-- Entries shown follows --

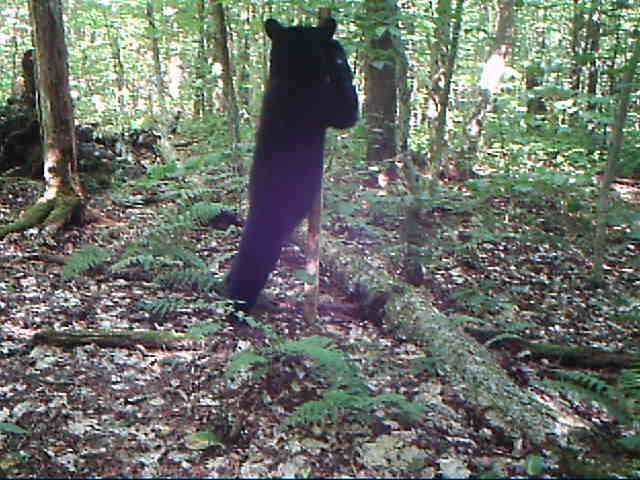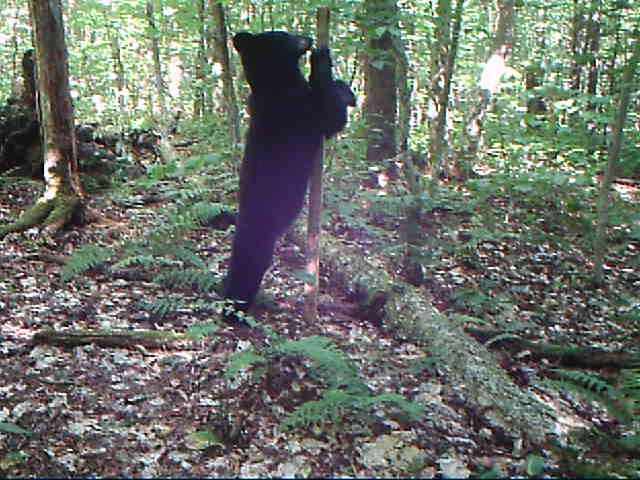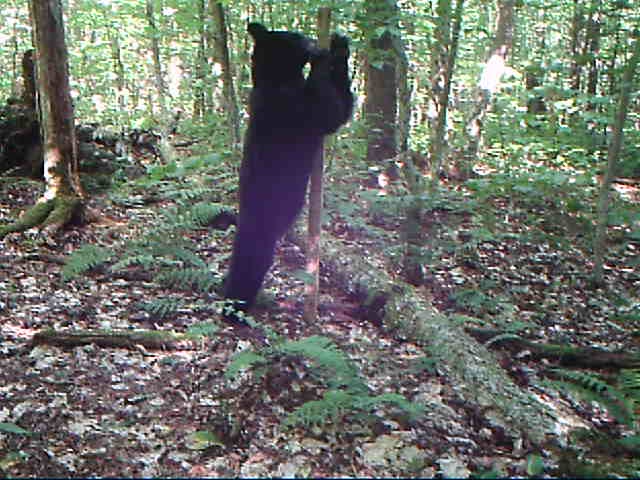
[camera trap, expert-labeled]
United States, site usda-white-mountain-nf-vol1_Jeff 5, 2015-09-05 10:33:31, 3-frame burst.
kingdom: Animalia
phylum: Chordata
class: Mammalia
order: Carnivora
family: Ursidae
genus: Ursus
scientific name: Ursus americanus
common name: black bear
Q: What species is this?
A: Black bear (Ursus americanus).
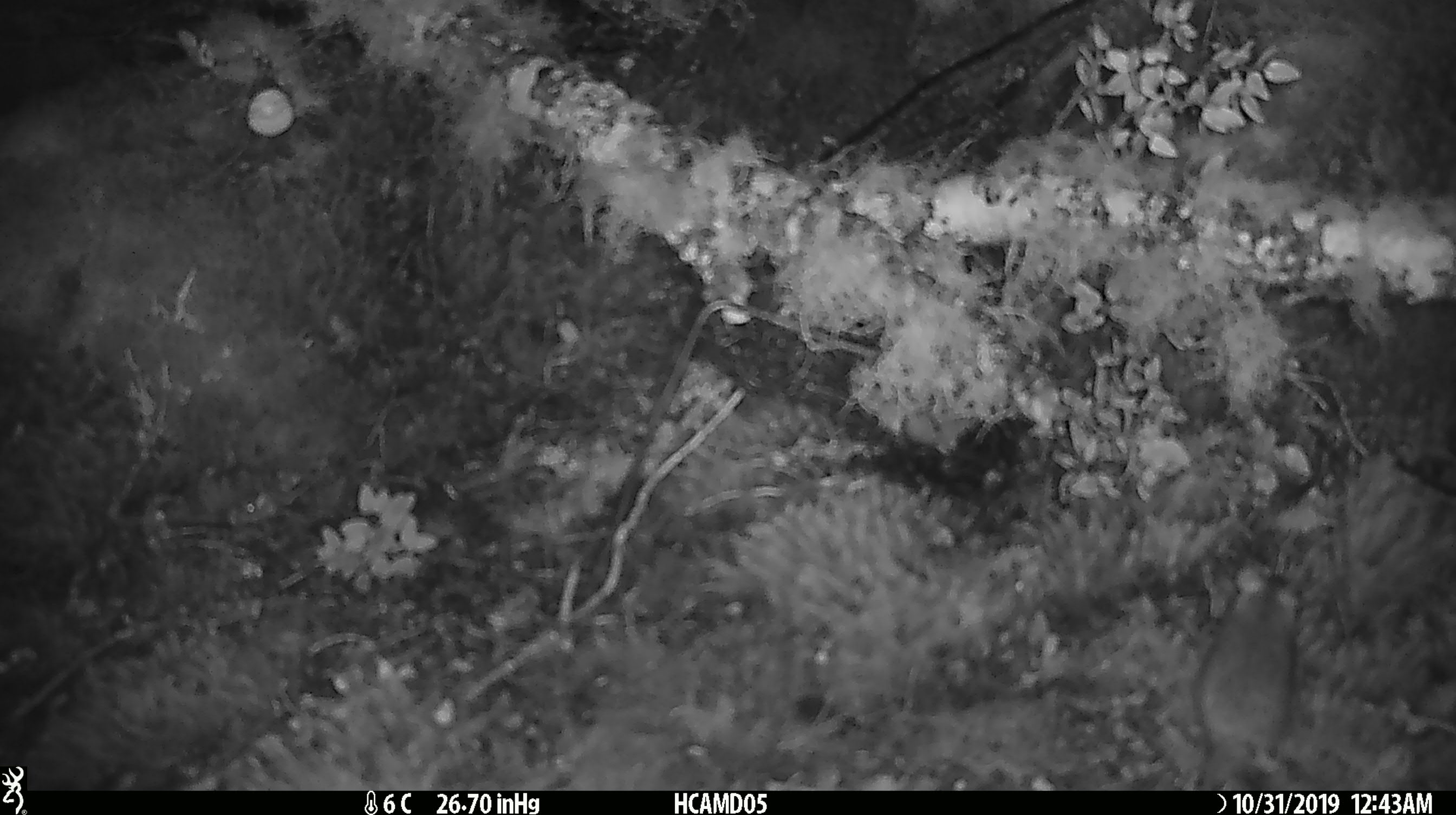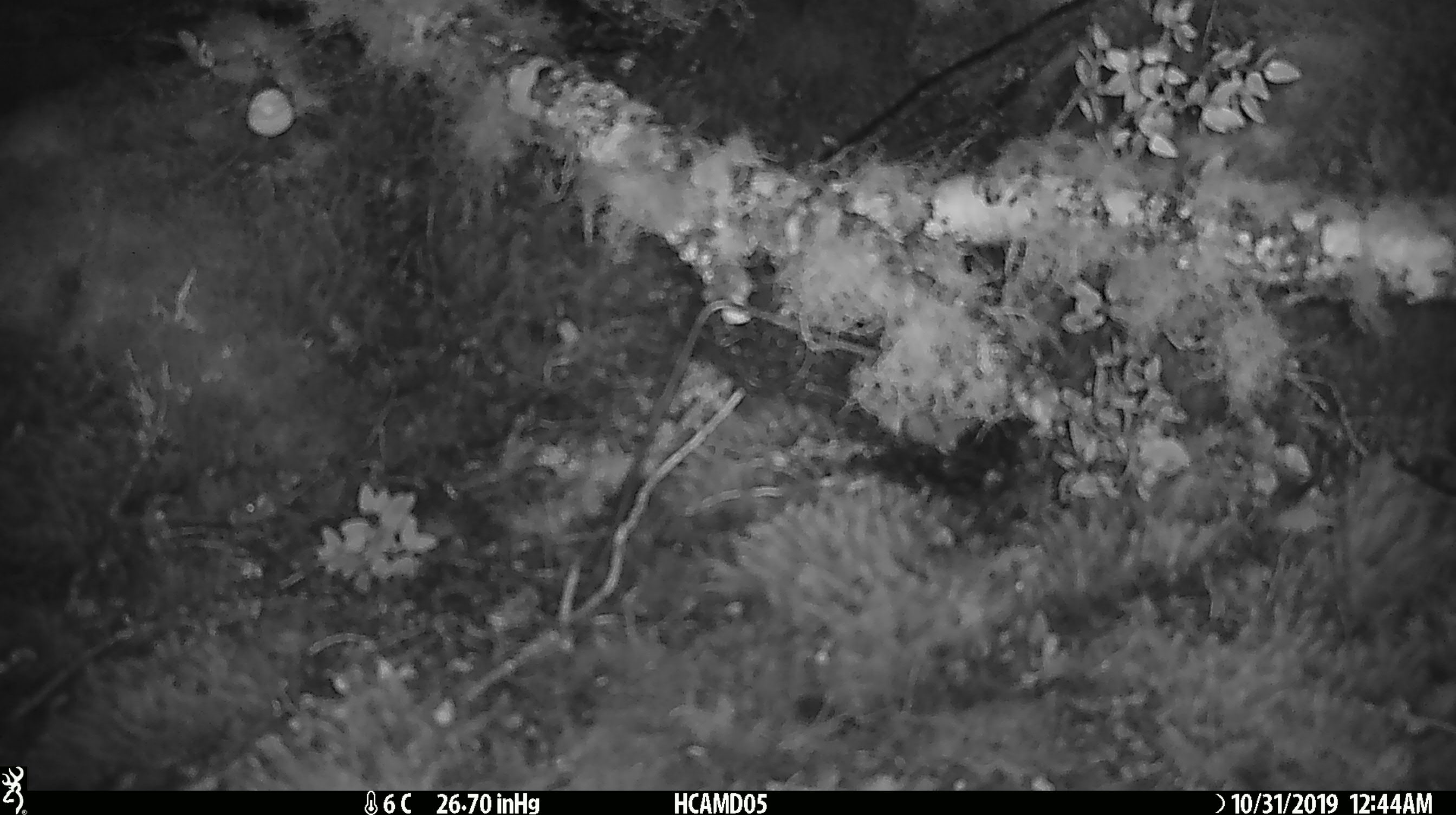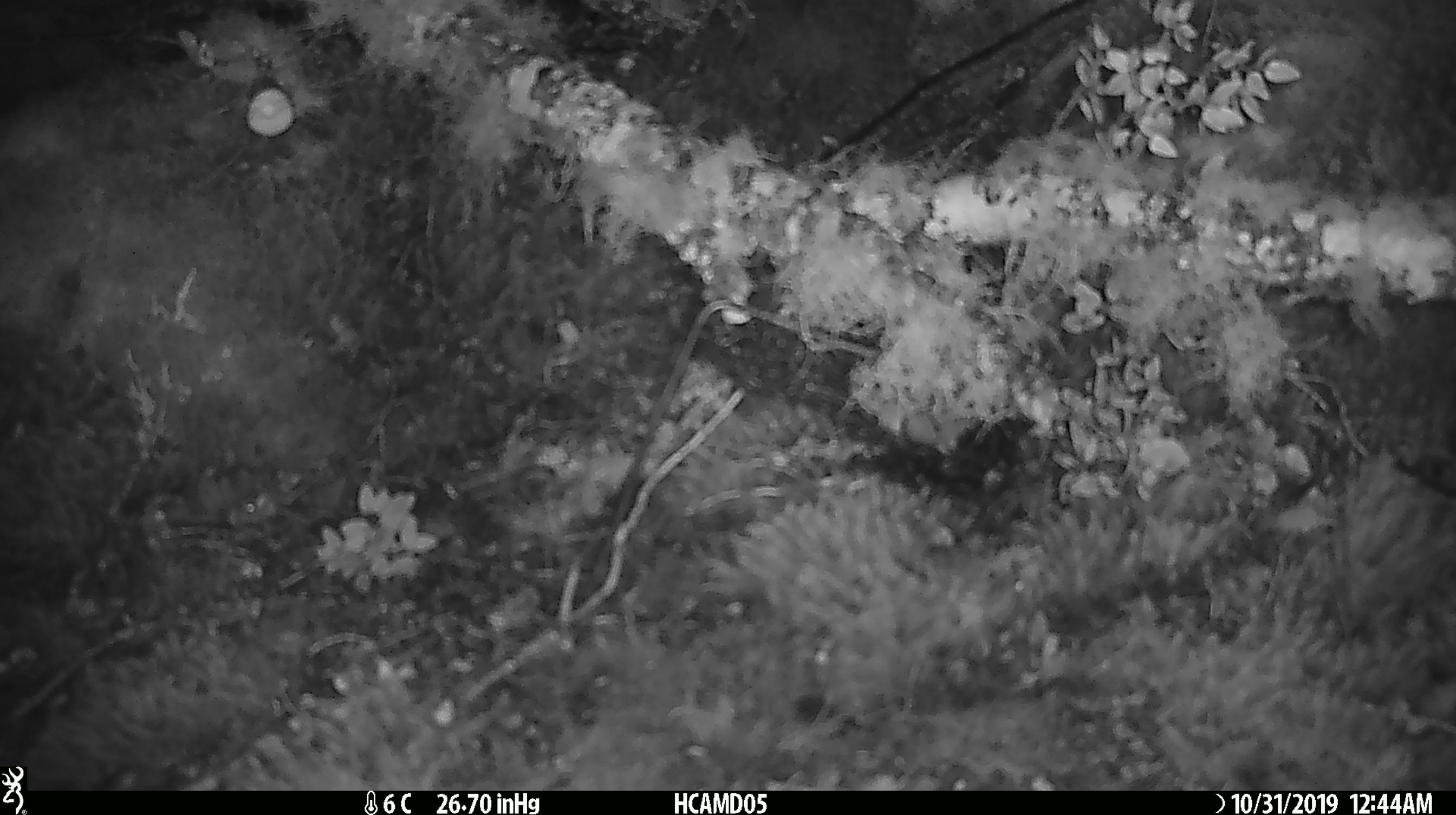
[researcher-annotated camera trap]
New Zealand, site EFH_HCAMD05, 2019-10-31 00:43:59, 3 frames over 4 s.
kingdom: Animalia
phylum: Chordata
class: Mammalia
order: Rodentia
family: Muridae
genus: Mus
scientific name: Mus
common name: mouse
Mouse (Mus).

-- Entries shown concluded --

(Task details) The records are to be returned word for word, without any of their pictures.

(Problem solution)
[camera trap, expert-labeled]
United States, site usda-white-mountain-nf-vol1_Jeff 5, 2015-09-05 10:33:31, 3-frame burst.
kingdom: Animalia
phylum: Chordata
class: Mammalia
order: Carnivora
family: Ursidae
genus: Ursus
scientific name: Ursus americanus
common name: black bear
Q: What species is this?
A: Black bear (Ursus americanus).
[researcher-annotated camera trap]
New Zealand, site EFH_HCAMD05, 2019-10-31 00:43:59, 3 frames over 4 s.
kingdom: Animalia
phylum: Chordata
class: Mammalia
order: Rodentia
family: Muridae
genus: Mus
scientific name: Mus
common name: mouse
Mouse (Mus).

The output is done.